--- START PASSAGE ---

MJ Ray: Darling cheese head SPI was yards too greasy (2)

Jimmy Kaplowitz commented:
"The text "the board to confirm SPI's view of debian" goes to a 404 not found error page. If you are referring to this post: then I certainly had no idea what correspondence you were asking the secretary to report, and he may well not have known either if he wasn't up on the latest posts to debian-vote."
I'm not referring to that post. I sent a later message to board cc:general. I got bored waiting for it to appear, so I linked to where the next message will appear. I'm surprised it hasn't appeared yet. That's probably something to do with SPI's email-hostile server config, which I asked the board to address last month and they deferred.
"Please don't attribute a lack of response to a desire to avoid questions and add red tape when it can mostly be explained by a simple lack of understanding of the question. (Yes, if Neil had acted perfectly he would have replied to your mail asking what correspondence you meant, and if you had acted perfectly you would have included a link to the correspondence in the first place. Nobody's perfect.)"
I don't know what correspondence has been received, so how can I link it? I could link one example from me, I guess, but presumably there is more.

--- END PASSAGE ---
--- START MATERIAL ---

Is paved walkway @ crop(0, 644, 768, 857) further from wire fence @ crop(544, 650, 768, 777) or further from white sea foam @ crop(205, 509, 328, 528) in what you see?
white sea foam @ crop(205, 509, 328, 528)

--- END MATERIAL ---

> STATED TASK
Reproduce everything in the SPI post above from "I'm not referring" down to "and they deferred.", word for word.

> TASK SOLUTION
I'm not referring to that post. I sent a later message to board cc:general. I got bored waiting for it to appear, so I linked to where the next message will appear. I'm surprised it hasn't appeared yet. That's probably something to do with SPI's email-hostile server config, which I asked the board to address last month and they deferred.